• _TEXT BLOCK_:
Start of Block

Second manned Soyuz flight. Rendezvoused with the unmanned Soyuz 2 but failed to dock. Complex testing of spaceship systems; development, in joint flight with space ship Soyuz 2 of processes of space ship manoeuvring and docking in artificial earth satellite orbit; development of elements of celestial navigation; conduct of research under space flight conditions. The failed docking was blamed on manual control of the Soyuz by Beregovoi, who repeatedly put the spacecraft in an orientation that nulled the automatic docking system. Beregovoi used nearly all of his orientation fuel in his first attempt to dock - of 80 kg allocated, only 8 to 10 kg was remaining. Recovered October 30, 1968 7:25 GMT.
Commander Volynov shuttled the EVA crew of Yeliseyev and Khrunov into earth orbit. A day later Soyuz 4 docked with Soyuz 5. The Soyuz 4 active spacecraft was equipped with a long docking probe, designated 'Shtir'. The Soyuz 5 target spacecraft was equipped with the 'Konus' receptacle. The symbology lead Volynov to joke that he 'was being raped' when the hard docking was accomplished. Khrunov and Yeliseyev transferred to and returned in Soyuz 4, the feat they had hoped to accomplish in the cancelled Soyuz 2 flight almost two years earlier. Officially the flight conducted scientific, technical and medico-biological research, checking and testing of onboard systems and design elements of space craft, docking of piloted space craft and construction of an experimental space station, transfer of cosmonauts from one craft to another in orbit.

End of Block

• _PROVIDED MATERIAL_:
Start of Block

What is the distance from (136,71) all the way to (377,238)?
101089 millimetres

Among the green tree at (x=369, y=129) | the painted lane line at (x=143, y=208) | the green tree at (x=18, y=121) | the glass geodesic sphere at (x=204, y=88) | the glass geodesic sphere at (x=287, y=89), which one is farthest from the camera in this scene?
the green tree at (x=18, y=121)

End of Block

Please decide whether each statement below agrees with the Soyuz flights text above. Answer yes or no for each, and quote the words of the text that settle it.
1. The Soyuz 4 spacecraft carried the 'Konus' receptacle.
2. After his first docking attempt, Beregovoi had 8 to 10 kg of orientation fuel left.
3. Khrunov and Yeliseyev returned to earth in Soyuz 5.

1. No: "The Soyuz 5 target spacecraft was equipped with the 'Konus' receptacle."
2. Yes: "of 80 kg allocated, only 8 to 10 kg was remaining."
3. No: "Khrunov and Yeliseyev transferred to and returned in Soyuz 4"